MetaboliteChat is a multimodal large language model that brings a ChatGPT-style conversational interface to metabolite analysis. Rather than predicting a single fixed endpoint, it accepts a metabolite's molecular structure together with a free-form natural-language question and returns free-text answers about the molecule's biological mechanisms, functions, and physicochemical properties. The model was developed by Zhenhao Guo and colleagues in Pengtao Xie's lab at New York University and released as a bioRxiv preprint in November 2025.

Metabolomics has historically relied on narrow, task-specific predictors that each address one property and must be retrained for every new question. This fragments the analysis workflow and makes it hard for non-specialists to interrogate a metabolite holistically.

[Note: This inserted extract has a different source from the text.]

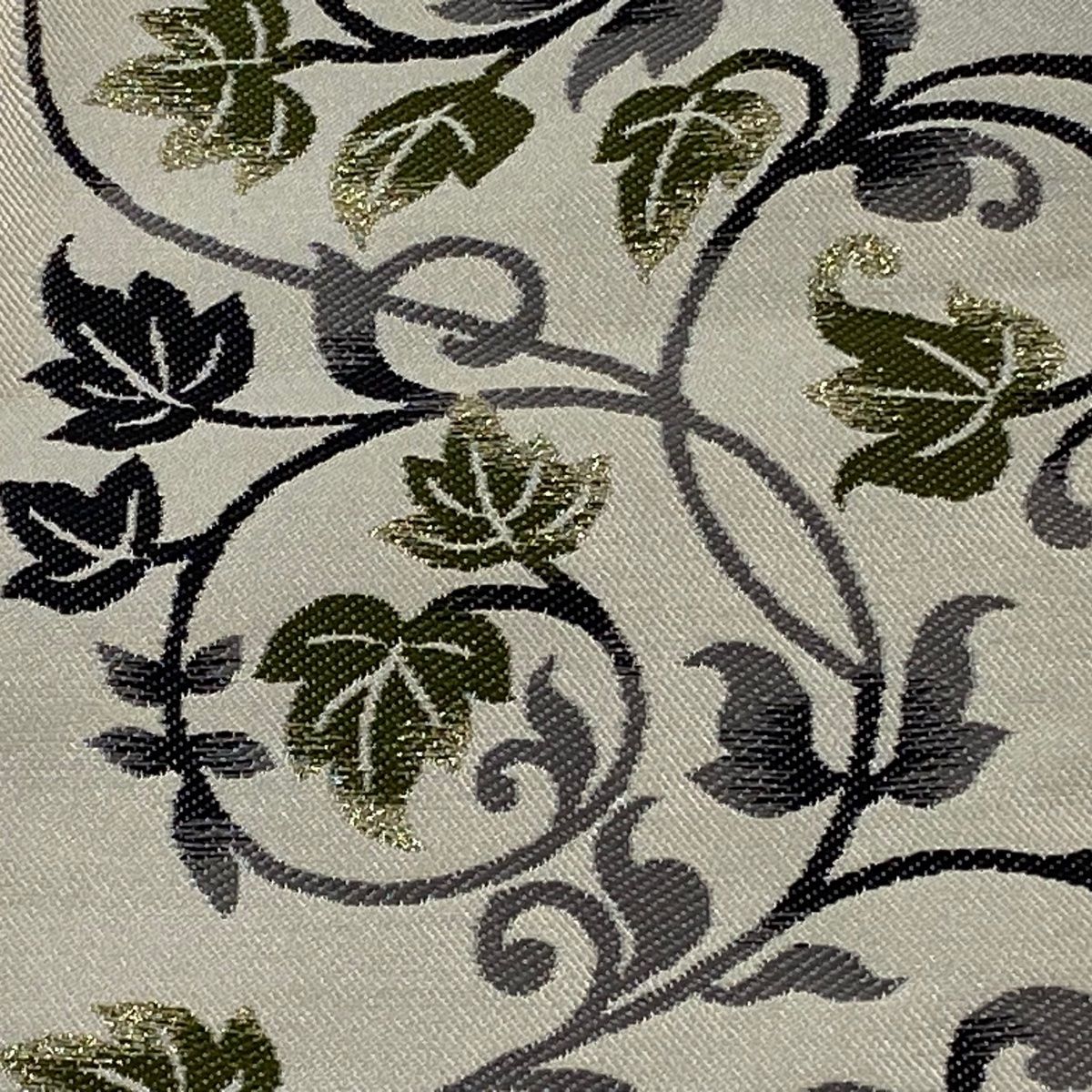 半幅帯 落款 唐草 金銀糸 クリーム 正絹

MetaboliteChat reframes the problem as instruction-following: by aligning molecular representations with a language model, it lets a researcher pose arbitrary questions in plain English and receive explanatory, multi-turn responses grounded in the molecule's structure.

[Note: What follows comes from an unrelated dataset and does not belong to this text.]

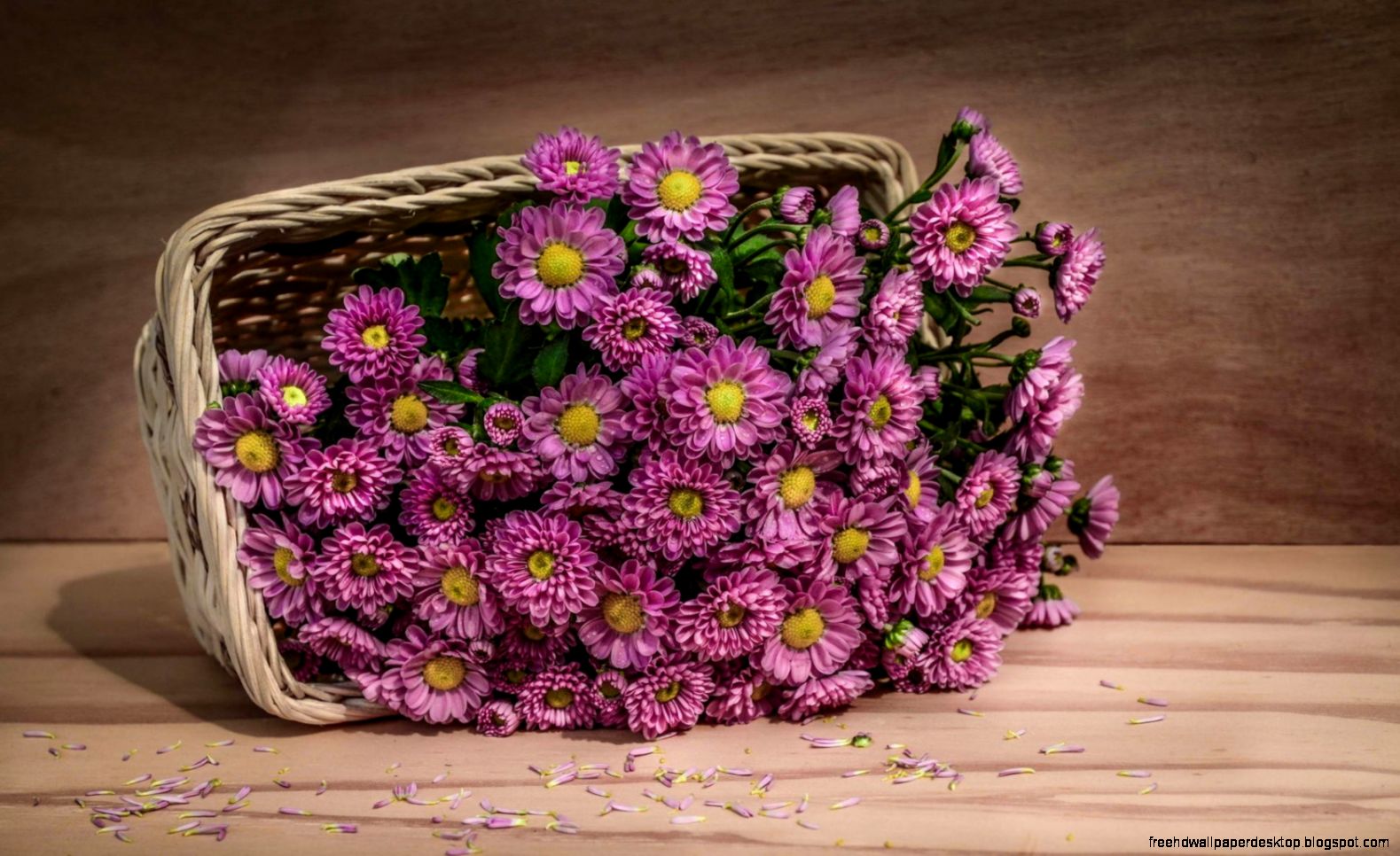 Pink Flowers Basket HD Wallpaper FreeWallsUp Pink Flowers Basket HD Wallpaper FreeWallsUp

The model sits within a growing family of biomedical multimodal LLMs (such as LLaVA-Med and BioGPT) but is distinctive in targeting small-molecule metabolites specifically and in fusing two complementary structural views — a molecular graph and a rendered molecular image — into a single conversational system.

#Key Features

• Conversational metabolite analysis: Provides an interactive, free-form question-answering interface over metabolites instead of fixed single-task outputs, supporting multi-turn reasoning about mechanisms and properties.
• Dual structural encoders: Combines a graph neural network operating on the molecular graph with a convolutional neural network operating on a rendered molecular image, capturing both topological and visual structural cues.
• Vicuna-13B language backbone: Uses a 13-billion-parameter instruction-tuned LLM as its reasoning and generation engine, connected to the structural encoders through a trainable projection layer.
• Zero-shot inference on unseen metabolites: A single fixed pretrained checkpoint generalizes to metabolites not seen during training, with no per-molecule or per-task retraining required.
• Broad metabolite coverage: Trained across 152,222 metabolites, giving the model wide exposure to the chemical space of human metabolism.

#Technical Details

MetaboliteChat follows the now-common vision-language alignment recipe (its code is adapted from MiniGPT-4 and LAVIS) but substitutes molecule-aware encoders for a generic image encoder. A GNN encodes the molecular graph derived from the SMILES string while a CNN encodes a rendered image of the molecule; their features are projected into the embedding space of a Vicuna-13B-v1.5 backbone via a trainable projection layer, with the backbone providing language understanding and generation. The instruction-tuning corpus is built from the Human Metabolome Database (HMDB), formatted as per-molecule question–answer pairs, and spans 152,222 metabolites. The authors report that MetaboliteChat outperforms both generic LLMs and task-specific baselines on metabolite analysis tasks. Inference runs from a fixed checkpoint, enabling zero-shot use on new metabolites; training and evaluation require an NVIDIA GPU with roughly 70–80 GB of memory.

#Applications

MetaboliteChat is aimed at metabolomics researchers, computational chemists, and drug-discovery scientists who need to rapidly characterize metabolites without building a bespoke model for each property of interest. Because it answers free-form questions, it can serve as an exploratory assistant — summarizing a molecule's likely mechanisms, suggesting functional roles, or comparing properties across candidates — and lowers the barrier for wet-lab biologists who lack machine-learning expertise. Its zero-shot generalization is particularly useful for newly identified or poorly annotated metabolites where labeled training data is scarce.

#Impact

MetaboliteChat extends the conversational, instruction-following paradigm that has reshaped protein and pathology AI into the metabolomics domain, where multimodal LLMs remain comparatively rare. By unifying structural and textual reasoning in one interactive system, it points toward more accessible, explanation-oriented tools for small-molecule analysis. As a preprint with code released under a BSD-3-Clause license and weights distributed via Google Drive, its results await peer review and independent benchmarking; the authors explicitly position it as a prototype requiring expert validation before any applied or pharmaceutical use.